Good Sander. I picked it up several weeks ago for my shop and have been impressed with it. Plenty of power and although the table could be smoother, it feels pretty sturdy. Easy to get square to the disc also.


----------



## Abbott

I almost bought one myself a few months ago, they sure look like a good value. Instead I was able to find a used 220 volt 2 horse 12" disk sander on CL for $50.00. If that 220 unit hadn't happened along I would be owning the above HF sander.


----------



## dbhost

Looks like a good sander, Not sure how often I would use a disk sander though….


----------



## rsmith71

This is one of those tools that before you get it you wonder if you really need it or would use it much. Then you get it and find yourself using it a lot more than you thought you would until you get to the point where you wonder how you survived without it.


----------



## helluvawreck

I like that little horizontal belt disc sander that Lowes sells(can;t remember the manufacturer). I look at it it every time I go in there. The price seems pretty good but that looks like a nice little sander too.


----------



## GabrielX

I bought my disc/beltsander at HFT. They have some good deals… Not always the best quality, but great stuff in a pinch.


----------



## Abbott

This is one of those tools that before you get it you wonder if you really need it or would use it much. Then you get it and find yourself using it a lot more than you thought you would until you get to the point where you wonder how you survived without it.

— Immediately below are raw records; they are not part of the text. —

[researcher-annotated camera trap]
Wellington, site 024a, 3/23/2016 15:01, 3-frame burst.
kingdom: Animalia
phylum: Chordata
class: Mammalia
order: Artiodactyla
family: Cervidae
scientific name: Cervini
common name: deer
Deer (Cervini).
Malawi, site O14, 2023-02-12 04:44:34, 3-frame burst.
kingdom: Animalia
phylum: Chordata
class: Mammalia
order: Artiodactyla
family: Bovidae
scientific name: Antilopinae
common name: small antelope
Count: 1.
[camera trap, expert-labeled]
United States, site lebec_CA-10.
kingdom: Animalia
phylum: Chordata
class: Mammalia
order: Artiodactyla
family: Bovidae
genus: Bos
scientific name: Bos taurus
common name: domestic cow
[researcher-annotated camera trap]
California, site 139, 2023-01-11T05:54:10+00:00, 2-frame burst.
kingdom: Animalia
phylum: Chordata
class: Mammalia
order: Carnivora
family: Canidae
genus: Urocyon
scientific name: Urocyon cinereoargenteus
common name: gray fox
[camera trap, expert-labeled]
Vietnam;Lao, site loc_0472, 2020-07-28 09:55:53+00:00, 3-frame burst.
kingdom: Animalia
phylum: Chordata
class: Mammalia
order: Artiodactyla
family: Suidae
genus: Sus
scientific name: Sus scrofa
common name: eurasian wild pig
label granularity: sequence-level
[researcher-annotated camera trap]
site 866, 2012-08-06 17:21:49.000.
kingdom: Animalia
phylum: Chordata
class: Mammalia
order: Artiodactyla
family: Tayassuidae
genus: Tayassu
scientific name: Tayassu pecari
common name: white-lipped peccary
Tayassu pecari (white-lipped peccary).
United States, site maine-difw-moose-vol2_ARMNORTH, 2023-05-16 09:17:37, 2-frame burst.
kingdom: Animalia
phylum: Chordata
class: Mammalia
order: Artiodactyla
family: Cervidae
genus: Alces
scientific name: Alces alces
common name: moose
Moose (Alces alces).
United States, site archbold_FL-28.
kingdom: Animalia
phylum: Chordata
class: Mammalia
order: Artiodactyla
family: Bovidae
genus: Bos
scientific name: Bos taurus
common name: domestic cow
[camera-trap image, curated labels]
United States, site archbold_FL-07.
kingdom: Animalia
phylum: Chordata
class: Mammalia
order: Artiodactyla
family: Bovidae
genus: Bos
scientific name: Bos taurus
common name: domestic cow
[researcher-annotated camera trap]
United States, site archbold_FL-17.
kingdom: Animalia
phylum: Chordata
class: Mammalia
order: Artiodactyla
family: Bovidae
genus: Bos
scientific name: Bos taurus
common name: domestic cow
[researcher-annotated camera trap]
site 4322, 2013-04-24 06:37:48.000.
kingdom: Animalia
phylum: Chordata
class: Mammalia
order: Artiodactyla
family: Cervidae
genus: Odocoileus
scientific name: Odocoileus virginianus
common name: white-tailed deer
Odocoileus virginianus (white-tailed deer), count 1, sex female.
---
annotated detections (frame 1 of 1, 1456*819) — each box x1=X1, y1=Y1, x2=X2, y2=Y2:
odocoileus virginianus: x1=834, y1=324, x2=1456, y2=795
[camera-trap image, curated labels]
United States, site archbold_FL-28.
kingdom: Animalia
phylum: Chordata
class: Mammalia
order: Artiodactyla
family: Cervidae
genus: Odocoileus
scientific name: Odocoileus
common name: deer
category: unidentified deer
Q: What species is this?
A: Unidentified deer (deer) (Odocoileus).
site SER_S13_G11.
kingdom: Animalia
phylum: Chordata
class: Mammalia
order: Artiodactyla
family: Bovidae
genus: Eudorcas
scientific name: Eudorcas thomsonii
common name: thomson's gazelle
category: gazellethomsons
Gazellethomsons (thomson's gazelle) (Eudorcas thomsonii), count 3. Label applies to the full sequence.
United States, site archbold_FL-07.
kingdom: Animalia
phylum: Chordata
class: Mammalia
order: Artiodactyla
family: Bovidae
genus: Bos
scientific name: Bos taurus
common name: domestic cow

I sure do agree with that statement, My 12" disk sander has become a real "go to" tool.


----------



## Dustmite97

Looks like a good one. It also looks alot like the Craftex one that I have. These sanders are really usefull.


----------



## ScottTShea

I keep seeing this and I keep reading good reviews. I have avoided anything electrical from HF, but I might go ahead and pull the trigger on this one. Thanks for the review!


----------



## ScottTShea

Just an update to my previous post. I pulled the trigger and purchased one of these and I love it. It does exactly what it is supposed to do. It makes a lot of sawdust!
Your review helped with deciding to get this. Thank you for the review, and I am happy with mine!


----------